See Colorado salary details

$32.6K

$102.1K

$180.9K

How much do data annotation manager jobs pay per year?

As of Jul 16, 2026, the average yearly pay for data annotation manager in Colorado is $102,149.00, according to ZipRecruiter salary data. Most workers in this role earn between $69,400.00 and $132,000.00 per year, depending on experience, location, and employer.

What is the salary of data annotation manager?

The salary of a data annotation manager typically ranges from $60,000 to $120,000 annually, depending on experience, location, and company size. Senior roles or those in high-cost areas may offer higher compensation, and familiarity with annotation tools and team management can influence pay levels.

How much do data annotation project managers make?

Data annotation project managers typically earn between $60,000 and $100,000 annually, depending on experience, location, and company size. They oversee annotation teams, coordinate workflows, and ensure quality standards are met, often requiring familiarity with annotation tools and project management skills.

What are some common challenges faced by Data Annotation Managers, and how can they be addressed?

Data Annotation Managers often encounter challenges such as maintaining high annotation quality across large and diverse datasets, managing a distributed team of annotators, and meeting tight project deadlines. To address these, it's important to implement robust quality assurance processes, provide ongoing training for annotators, and establish clear communication channels. Leveraging annotation tools with built-in validation features can also help ensure consistency and accuracy. Building a positive and collaborative team environment further contributes to better outcomes and workflow efficiency.

What does a Data Annotation Manager do?

A Data Annotation Manager oversees the process of labeling and categorizing data used to train machine learning models. They manage teams of annotators, ensure data quality, develop annotation guidelines, and coordinate with data scientists to meet project requirements. Their role is critical in maintaining high standards of accuracy and efficiency, as well as ensuring that datasets are properly prepared for AI and machine learning applications.

Does data annotation actually pay well?

Data annotation managers typically earn competitive salaries that reflect their experience and responsibilities, often ranging from entry-level to senior roles. Compensation can vary based on industry, location, and company size, with specialized skills in tools like labeling platforms and quality control often leading to higher pay.

What are the key skills and qualifications needed to thrive as a Data Annotation Manager, and why are they important?

To thrive as a Data Annotation Manager, you need expertise in data labeling processes, quality control, and a solid understanding of machine learning concepts, usually backed by a degree in computer science or a related field. Proficiency with annotation tools such as Labelbox, Supervisely, or CVAT, as well as experience with project management systems, is commonly required. Exceptional leadership, attention to detail, and strong communication skills help manage teams and ensure high annotation accuracy. These skills are critical for delivering reliable labeled datasets, which are essential for building effective AI and machine learning models.

How hard is it to get hired by data annotation?

Getting hired as a data annotation manager typically requires relevant experience in data labeling, familiarity with annotation tools, and strong organizational skills.
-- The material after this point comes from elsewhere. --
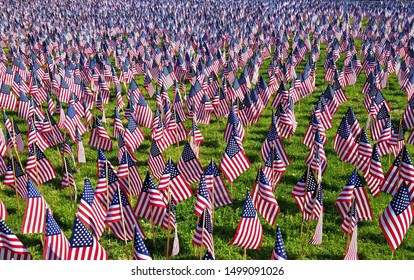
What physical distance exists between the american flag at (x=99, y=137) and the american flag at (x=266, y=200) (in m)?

The hiring process often involves reviewing previous work, technical assessments, and demonstrating attention to detail, with opportunities available in companies that outsource data labeling tasks.

What is the difference between Data Annotation Manager vs Data Labeling Specialist?

AspectData Annotation ManagerData Labeling Specialist
CredentialsBachelor's degree in related field, experience in data managementHigh school diploma or equivalent, training in labeling tools
Work EnvironmentTeam management, project oversight, collaboration with data scientistsHands-on labeling work, using annotation tools, focused on data tagging
Industry UsageUsed in AI/ML projects for overseeing annotation teamsPerforms the actual data labeling tasks in machine learning workflows

The Data Annotation Manager oversees the entire annotation process, managing teams and ensuring quality, while the Data Labeling Specialist focuses on executing labeling tasks. Both roles are essential in AI/ML data preparation but differ in responsibilities and scope.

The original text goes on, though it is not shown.